## Activities:
1. In the patch thread, list every change marked with "(Alex)" in the version notes.
2. According to the patch thread, what is the output of the new UAPI?
3. Reproduce the portion of the patch thread that opens with the words "This UAPI maps" and closes with "of union (Alex)".

On 02/05/2024 07:23, Sharma, Shashank wrote:
Hey Alex,
On 01/05/2024 22:39, Alex Deucher wrote:
On Fri, Apr 26, 2024 at 10:07 AM Shashank Sharma
<shashank.sharma@xxxxxxx> wrote:
From: Alex Deucher <alexander.deucher@xxxxxxx>
This patch intorduces new UAPI/IOCTL for usermode graphics
queue. The userspace app will fill this structure and request
the graphics driver to add a graphics work queue for it. The
output of this UAPI is a queue id.
This UAPI maps the queue into GPU, so the graphics app can start
submitting work to the queue as soon as the call returns.
V2: Addressed review comments from Alex and Christian
- Make the doorbell offset's comment clearer
- Change the output parameter name to queue_id
V3: Integration with doorbell manager
V4:
- Updated the UAPI doc (Pierre-Eric)
- Created a Union for engine specific MQDs (Alex)
- Added Christian's R-B
V5:
- Add variables for GDS and CSA in MQD structure (Alex)
- Make MQD data a ptr-size pair instead of union (Alex)

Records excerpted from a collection

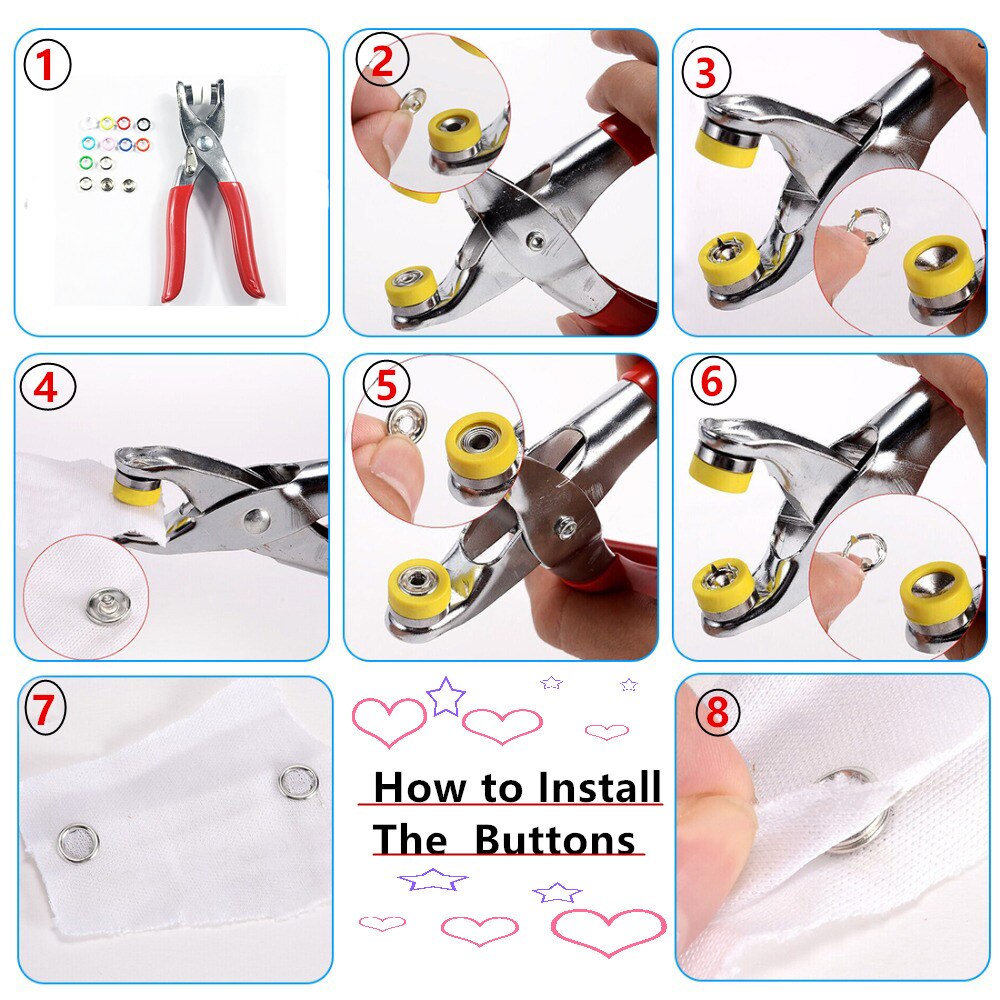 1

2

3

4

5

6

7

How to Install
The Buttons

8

==

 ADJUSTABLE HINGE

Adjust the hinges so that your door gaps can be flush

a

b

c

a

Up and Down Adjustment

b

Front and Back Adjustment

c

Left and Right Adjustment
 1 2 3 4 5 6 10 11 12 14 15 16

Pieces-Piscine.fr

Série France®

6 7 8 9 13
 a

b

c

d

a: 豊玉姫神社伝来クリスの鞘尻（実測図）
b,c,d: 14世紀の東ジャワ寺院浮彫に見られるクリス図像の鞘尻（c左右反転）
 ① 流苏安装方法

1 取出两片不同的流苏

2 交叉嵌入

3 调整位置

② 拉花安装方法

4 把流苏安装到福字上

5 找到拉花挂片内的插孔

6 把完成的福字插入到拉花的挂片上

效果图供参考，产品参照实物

## Numbered answers:
1.
- Created a Union for engine specific MQDs
- Add variables for GDS and CSA in MQD structure
- Make MQD data a ptr-size pair instead of union

2. A queue id.

3.
This UAPI maps the queue into GPU, so the graphics app can start
submitting work to the queue as soon as the call returns.
V2: Addressed review comments from Alex and Christian
- Make the doorbell offset's comment clearer
- Change the output parameter name to queue_id
V3: Integration with doorbell manager
V4:
- Updated the UAPI doc (Pierre-Eric)
- Created a Union for engine specific MQDs (Alex)
- Added Christian's R-B
V5:
- Add variables for GDS and CSA in MQD structure (Alex)
- Make MQD data a ptr-size pair instead of union (Alex)